Motor Controls: Importance of Protective Features

Electric motors have many applications in residential, commercial, and industrial settings. To accomplish their intended functions, they require reliable control and protection. Motors face exposure to several hazards that can reduce their service life. As well as major electrical faults can damage them beyond repair.

Well-designed motor control is complemented with adequate protection devices. The following are some of the main electrical hazards that must be considered:

  • Overload
  • Short circuits and ground faults
  • Stalling during start-up
  • Voltage imbalance
  • Phase loss and phase reversal
  • Undervoltage and overvoltage

Given the range of hazards to which they are exposed, electric motors must use a combination of devices. This article provides an overview of the most common protective features.

Motor Circuit Protectors (MCP)

A motor circuit protector is a magnetic device that responds to the current drawn by a motor. This device offers protection against high-current hazards. For example, short circuits, ground faults, and stalling during start-up. The magnetic field caused by these currents triggers the MCP, which disconnects the power supply to protect the motor.

An MCP does not respond to minor overloads, voltage issues, and phase imbalance, since these events do not produce a current peak. Therefore, other protection devices are necessary for these electrical hazards.

Overload Relay

Overload occurs when an electric motor draws continuous current above its nameplate value. This causes overheating. Even if a motor is slightly above rated current, it is still considered an overload.

An overload relay is a protection device with a slight delay in its response. This allows high-current events with a short duration, such as the inrush current when starting.
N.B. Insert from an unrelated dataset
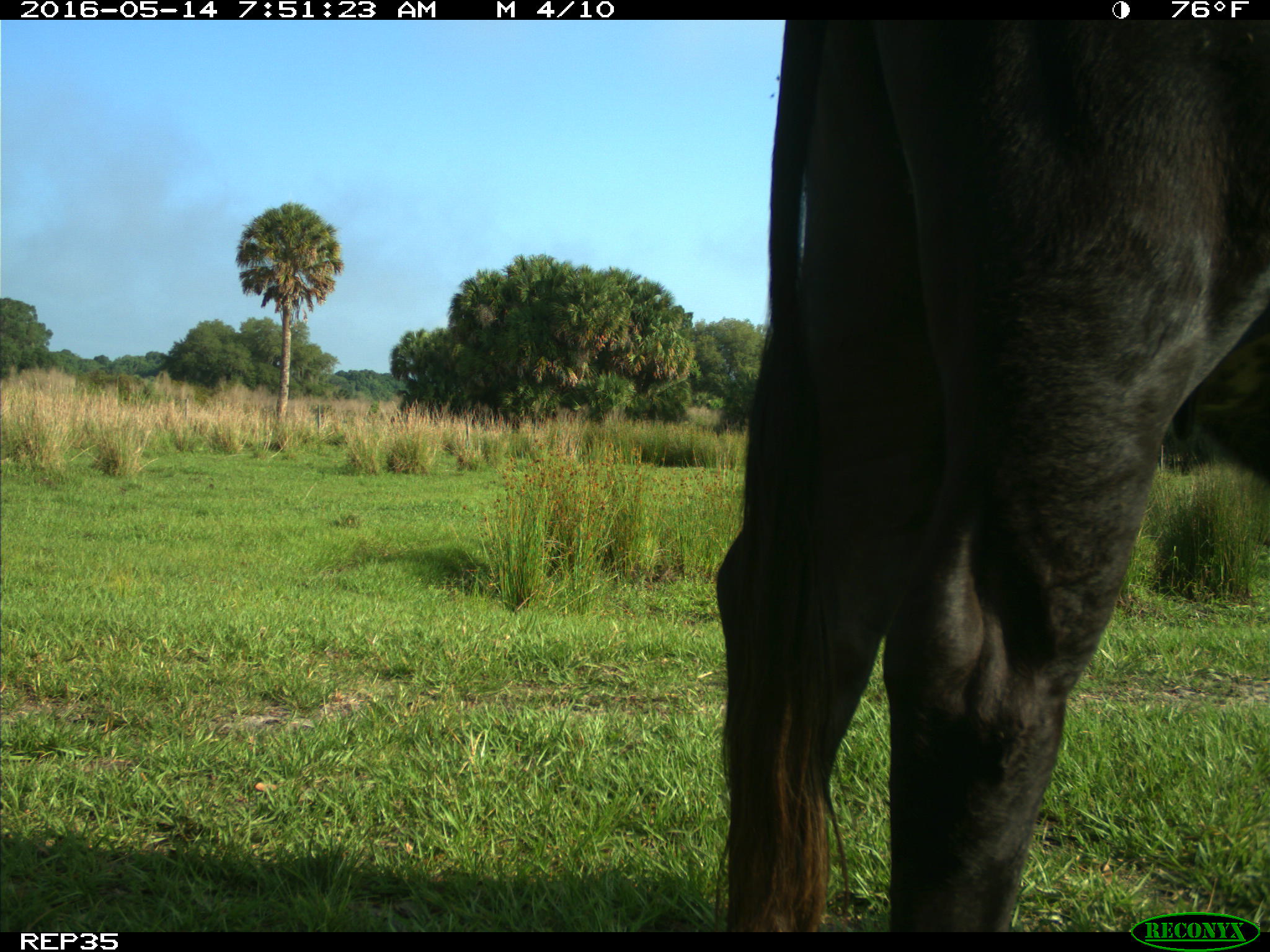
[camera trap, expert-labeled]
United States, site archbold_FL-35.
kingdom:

An overload relay disconnects a motor when a current peak lasts longer than expected in normal operation. Based on their operating principle, overload relays can be described as thermal or electronic:

  • A thermal overload relay uses a bimetallic strip that expands with the heat released by high current. As the current magnitude increases, the thermal expansion and motor disconnection occur faster.
  • An electronic overload relay accomplishes the same function. But it measures current directly instead of relying on thermal expansion.

Electronic overload relays are more accurate and unaffected by ambient temperature. This is because they do not rely on thermal expansion. Although, they are also more expensive than thermal relays.
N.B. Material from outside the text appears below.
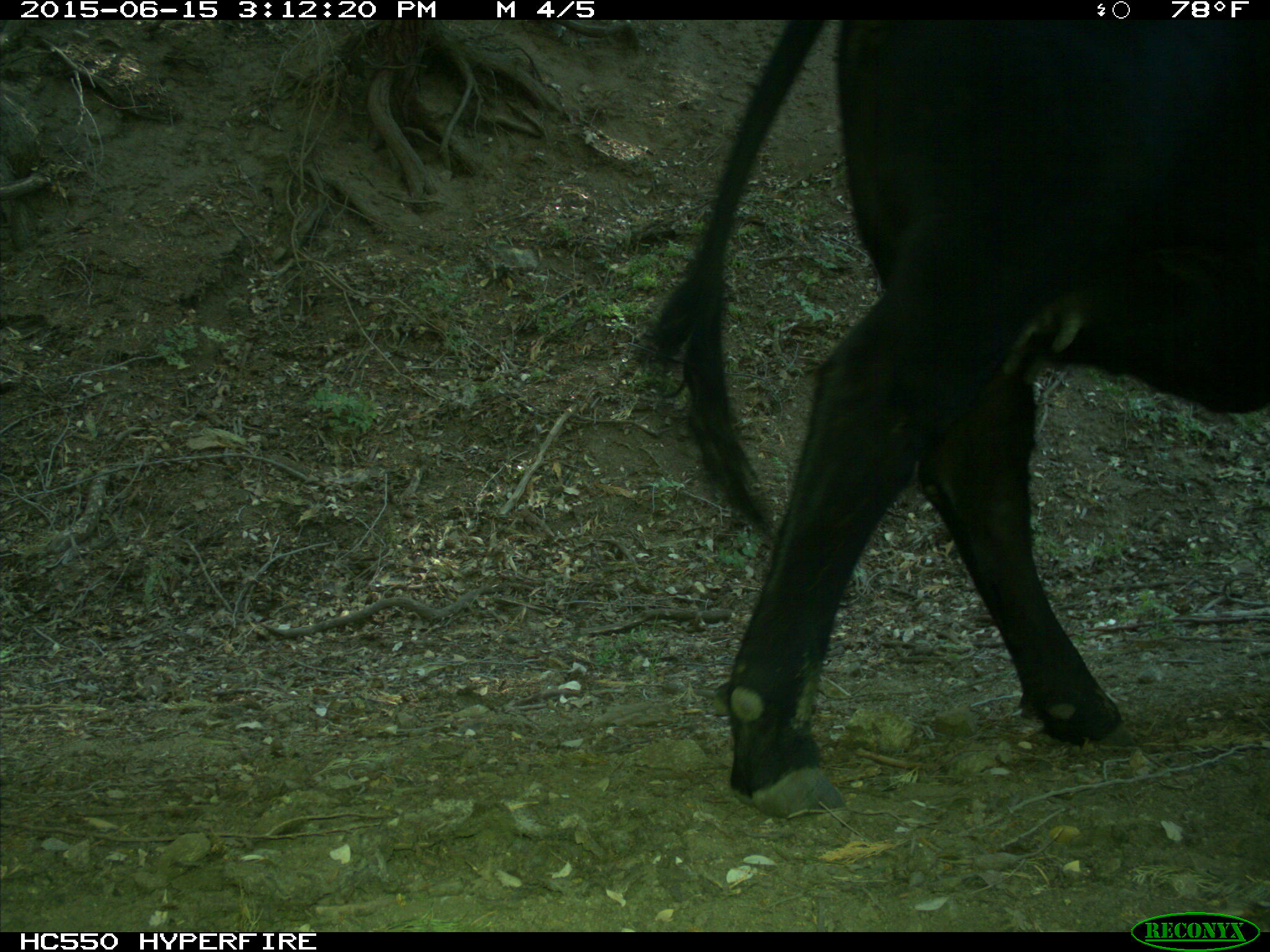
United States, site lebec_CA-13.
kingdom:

Motor Protection Circuit Breakers (MPCB)

A motor protection circuit breaker is a combined device. It has both an instant response and a delayed response. An MPCB has a magnetic protection element similar to an MCP. The element disconnects the motor immediately in response to high currents. Such as those caused by short circuits and ground faults. However, an MPCB also includes a delayed response like an overload relay. Which can be thermal or electronic.
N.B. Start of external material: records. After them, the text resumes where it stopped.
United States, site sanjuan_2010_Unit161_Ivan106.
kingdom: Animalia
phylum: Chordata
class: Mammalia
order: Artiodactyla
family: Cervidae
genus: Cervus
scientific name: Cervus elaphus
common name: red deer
In a few words, an MPCB combines the functions of an MCP and an overload relay. Additional protections are still necessary for voltage and phase issues.

Voltage and Phase Monitors

Ideally, a three-phase motor should operate at rated voltage, and the phase voltages should be perfectly balanced. Yet, achieving this is unlikely in actual projects, and there is some tolerance for voltage variation and phase imbalance:

  • According to the US Department of Energy, most motors are designed to operate within 10% of their rated voltage. For example, if the nameplate voltage is 220V, the motor can operate from 198V to 242V.
  • A small phase imbalance is acceptable. But the difference between the lowest and highest voltages should not exceed 4%.
  • Undervoltage, overvoltage, and phase imbalance reduce the service life of motors. They also cause performance issues and overheating.

Electric motors can also be affected by single-phasing. Which occurs when one phase is disconnected completely. A motor can continue running in this condition. But it becomes unstable and its windings overheat. Also, noise and vibration increase with single-phasing.

Motors can also be affected by phase reversal. Which happens when two-phase voltages are switched. A phase reversal causes the motor to rotate in reverse, and the consequences will depend on the load. For example, a fan will move air in the opposite direction. But heavy industrial motors with the wrong phase sequence can cause severe accidents.

A voltage monitoring relay disconnects a motor when its operating voltage falls outside the optimal range. Typically, within 10% of the rated voltage. On the other hand, a phase monitoring relay disconnects a motor in response to phase loss, reversal, and excessive imbalance.

Conclusion

Electric motors need adequate controls and protection devices to meet their performance and safety requirements. Many electrical hazards can affect motors. No single protection device cannot respond to all. For this reason, motor controls must combine various protective features. 

The specific protection requirements for electric motors depends on the application. But in general, they must be guarded against voltage variations and excessive current. In the case of three-phase motors, protection devices must also ensure that phases are balanced and sequenced correctly.